In 2017, Nadal cleaned everyone up during the clay-court season and finished it with a flourish by not dropping a set en route to the Roland Garros title. A few weeks later on grass, Federer won the Halle title and then stormed through the draw at Wimbledon. He didn’t drop a set at either tournament.
This year, it’s been exactly the same story. Nadal dominated on clay and again won at Roland Garros, this time relinquishing just one set. On to the grass, and it’s again Federer who’s dominating the conversation after winning in Stuttgart and advancing to the Halle final.
He’s again the clear favourite for Wimbledon.
“You want to make this a fun conversation, and disagree (about favourites), and (say) Roger’s time is ending, but you go down this list (of seeds) and realistically, and who do you pick over Roger Federer?” tennis reporter Jon Wertheim wondered aloud on the Beyond the Baseline podcast.
“It will be a considerable upset if Roger Federer doesn’t win this event.”
Yet according to other players in the Wimbledon draw, Federer’s favouritism is not quite so clear cut.

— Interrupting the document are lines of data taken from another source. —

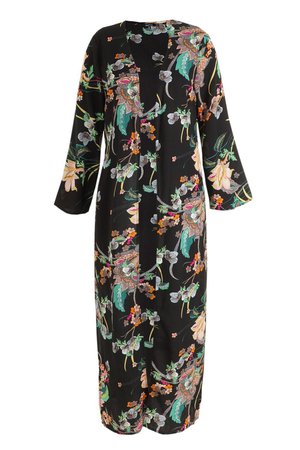 Plus Paisley Floral Longline Kimono | Boohoo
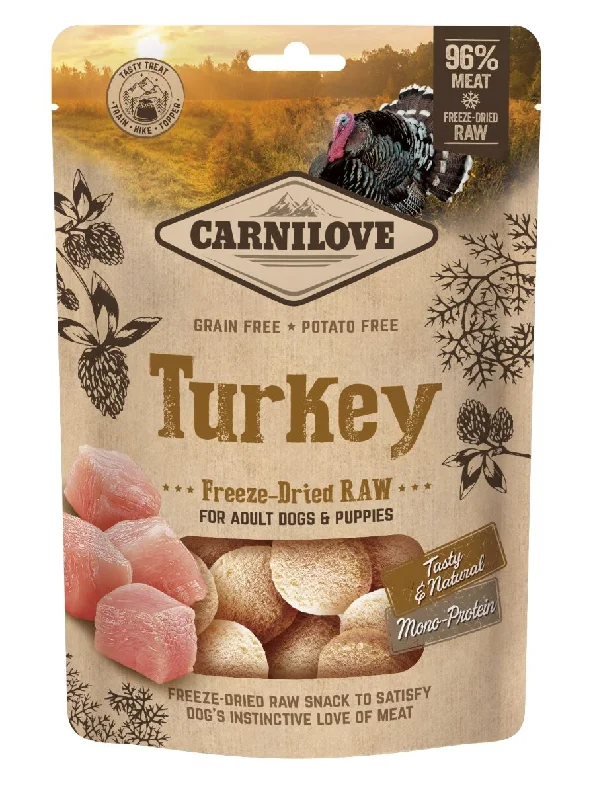 CARNILOVE Freeze-Dried Raw Puretina, liofizirana poslastica za pse. 60g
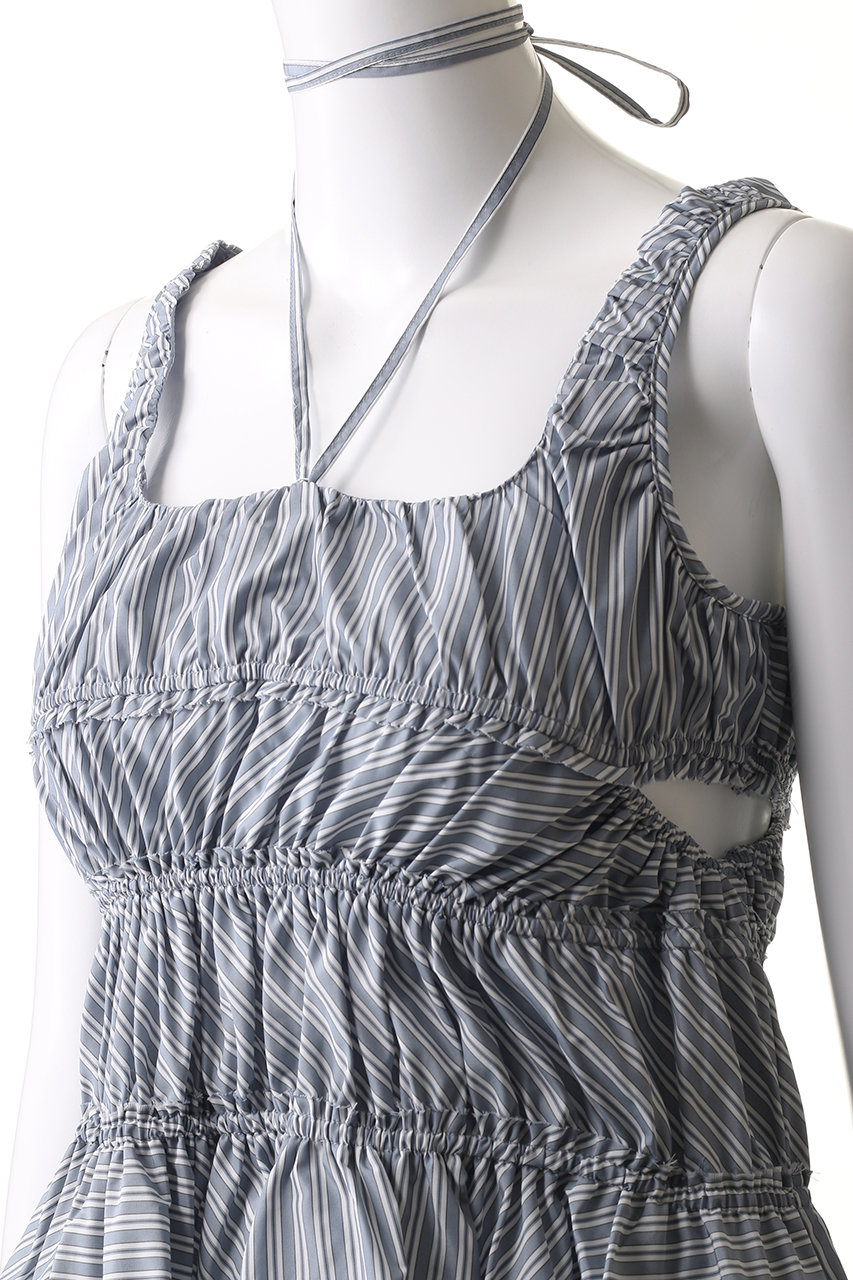 【新品未使用】メゾンスペシャル2WAYシャーリングタフタブラウス　カーキ 2way Shirring Taffeta Blouse/2WAYシャーリングタフタブラウス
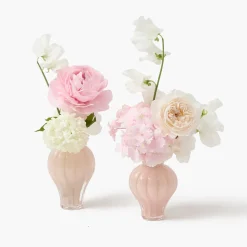 Vases | Vases & Planters<Mrs. Alice Pink Swirl Bud Vases (Set of 2)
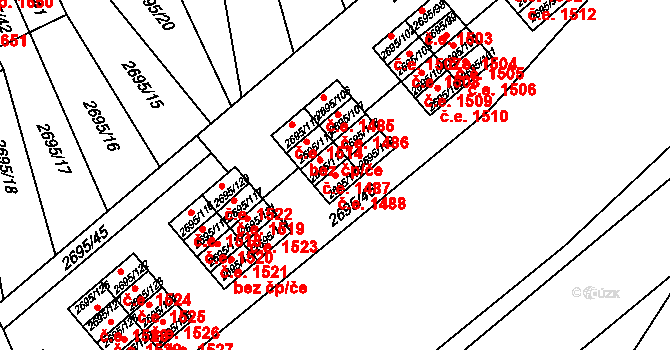 Pelhřimov 1488 na parcele st. 2695/113 v KÚ Pelhřimov, Katastrální mapa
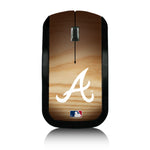 Atlanta Braves Braves Wood Bat Wireless USB Mouse
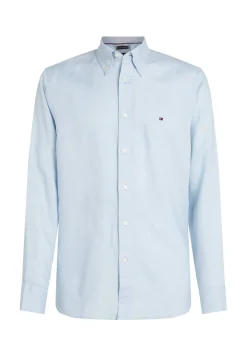 Herren Hemd mit Leinen LINEN BLEND SOLID RF SHIRT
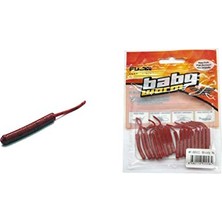 Die Grup Black Nnow  Baby Worm 5.2 cm Floating Lrf Silikon Yem Bloody Red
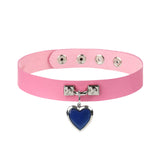ハートレザーチョーカー/0 8 Haert Leather Choker - PINK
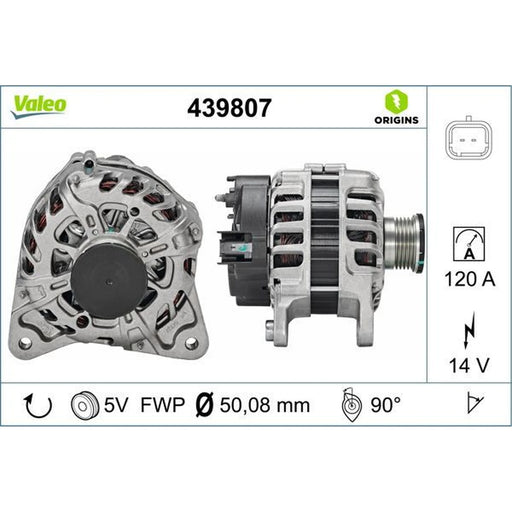 Valeo Car Alternator 12V 439807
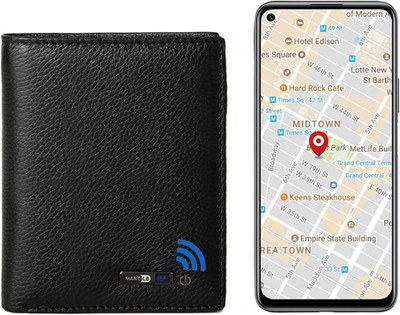 SMART LB Anti-Lost Bluetooth Wallet Tracker & Finder, Mens Slim Minimalist track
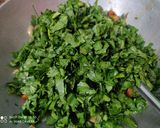 A picture of step 2 of Hyderabadi Paneer Masala.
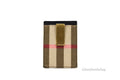 Burberry House Check Chase Black Leather Money Card Case - Velora Luxury Fashion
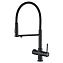 Смеситель Zorg Steel Hammer SH 2003 BLACK для кухонной мойки, черный - фото 1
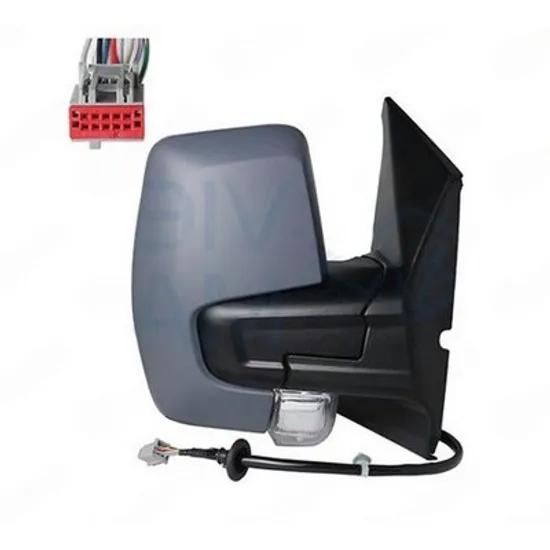Oglinda FORD TRANSIT CUSTOM 2012-> Oglinda exterioara electrica cu incalzire cu rabatare electrica pentru vopsit (cu semnal si senzor banda) DREAPTA Perioada 2018 2019 2020 2021 2022 2023
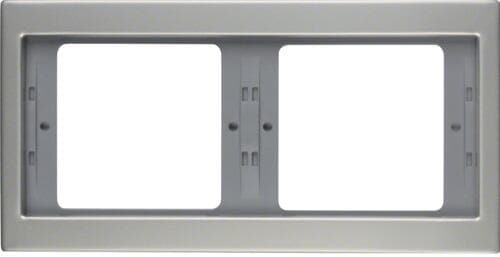Berker 13637004 Rahmen, 2fach, waagerecht, K.5, Edelstahl, Metall mattiert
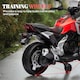 image 5 of AIYAPLAY Honda Licensed 12V Kids E-Bike w/ Music, Safety lights - Red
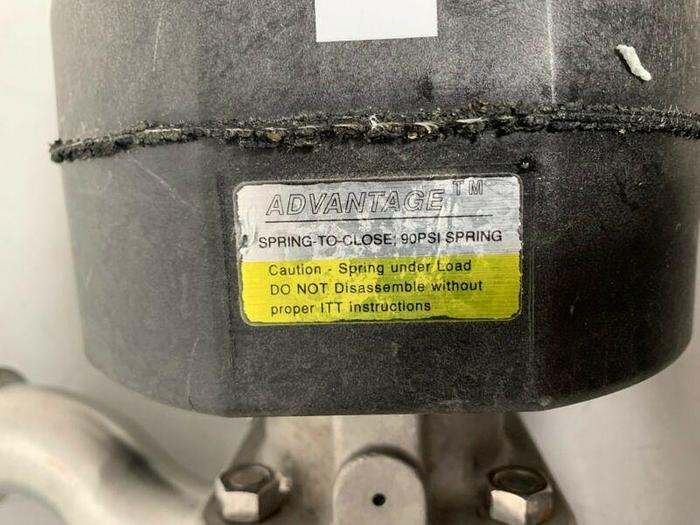Used ITT Advantage 316L 90 PSI Diaphragm Actuator w/ 1 1/2" Sanitary Fittings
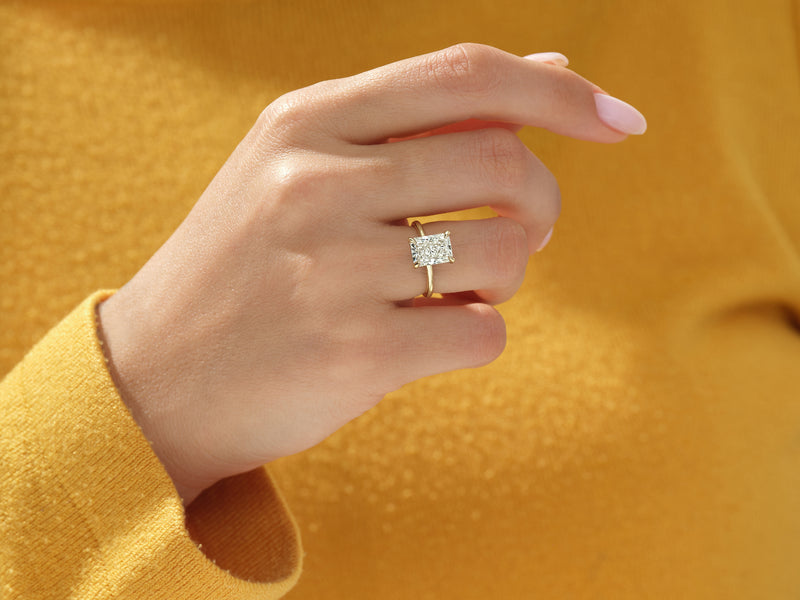 Radiant Solitaire Engagement Ring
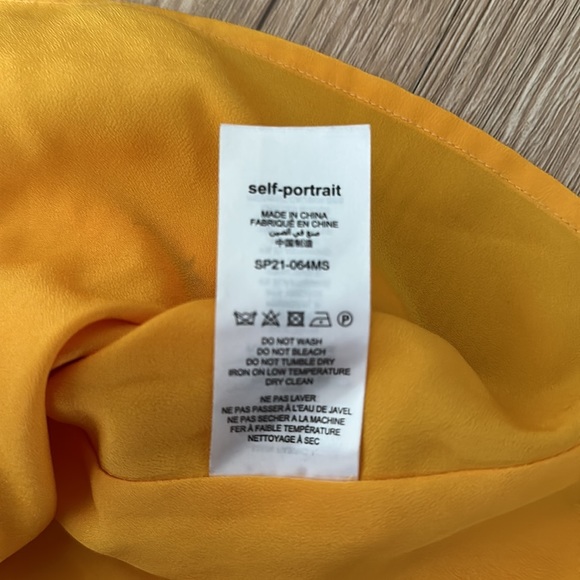 Taylor Swift Self-Portrait Yellow Floral Print Mini Dress - Picture 13 of 14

“Expectations are always high,” said second seed Nadal. “I am not here to play the tournament; I am here to try to have a good results, of course.”
It makes sense Nadal would speak in such confident tones; the Spaniard has won three of the last five Grand Slam tournaments played.
— Wimbledon (@Wimbledon) June 30, 2018
Yet his recent record at the All England Club doesn’t inspire a lot of confidence. Since reaching the final in 2011, he’s failed to pass the fourth round in five subsequent visits. He arrived for the second straight year without an official tune-up match on grass and admits he’s a little unsure how his game stacks up on the slick surface.
“Is true that is one of these events that you arrive here and you really don’t have the previous feeling of how you feel, how you are playing, how you are not playing,” he said.
“One year (I won Wimbledon) I won on Queen’s, played five matches. The other year (I won Wimbledon) the maximum I played was three matches on Queen’s. Even with three matches, you arrive here and you really don’t know very well. Is an event that you need to find your confidence during the tournament and during the practice the week before.”
Kei Nishikori is one who believes Nadal will find that form and confidence. “(I) think Roger and Rafa (are the favourites), those two is a little different level this year. That’s for sure,” he said.
Yet the Japanese star doesn’t believe Nadal, or Federer, are a lock for the title.
“You know, Cilic is playing good. He can be really tough opponent on grass. He did well last year, too. I mean, Dimi (Grigor Dimitrov) is also good player. I’m sure it’s going to be tough tournament because, you know, Stan is not seeded, and Djokovic is not top 10 seeded, I guess, so… it’s going to be interesting tournament.”
Nick Kyrgios agrees.
The big-serving Aussie told a small gathering of media on Saturday he felt the men’s tournament was relatively open.
“I’ve never really won that many matches before @Wimbledon so to come in playing two solid weeks against tough opponents, that’s probably the best I’ve ever felt about my game on grass,” says @NickKyrgios #GoAussies
— TennisAustralia (@TennisAustralia) June 30, 2018
“I don’t think there’s a clear favourite,” he said. “I mean, Roger’s obviously is probably the favourite but there’s a lot of guys who do damage here for sure. I think Cilic has got a great shot. He’s playing really well.
“I think there’s a lot of dark horses. A guy that hasn’t lost many matches – Chardy is playing unbelievable, he’s unseeded. Feliciano (Lopez) is unseeded. Obviously Novak had a good week at Queen’s. Raonic’s dangerous; any big server’s dangerous if they’re finding their range from the back of the court. Rafa’s won here before. It’s his least preferred surface but he’s confident here. Dimitrov (too).
“There’s so many guys who can really make it far. I don’t know how Andy’s feeling physically. I still think he can make a big impact here. I honestly think he’s going to go all out here and make a run.
“There’s a lot of threats.”
Kyrgios is one of them. The world No.19 reached back-to-back semifinals in Stuttgart – where he almost beat Federer – and at Queen’s Club, the most grass-court matches he’s won leading into Wimbledon since 2014.
Healthy at last and serving up storm, Kyrgios is brimming with belief.
“I’ve never really won many matches before Wimbledon so to come in this time playing two solid weeks against tough opponents, that’s probably the best I’ve ever felt about my game coming on the grass,” he said.
“Out of the four (majors) I think it’s my best shot. Just putting it together over two weeks isn’t something I’ve done before. And it’s not something many people have done – there’s always the select few who can do it.
“Hopefully, you never know, in two weeks’ time it could be my breakthrough.”
The conversation around the men’s event is suddenly seeming a whole lot more fun.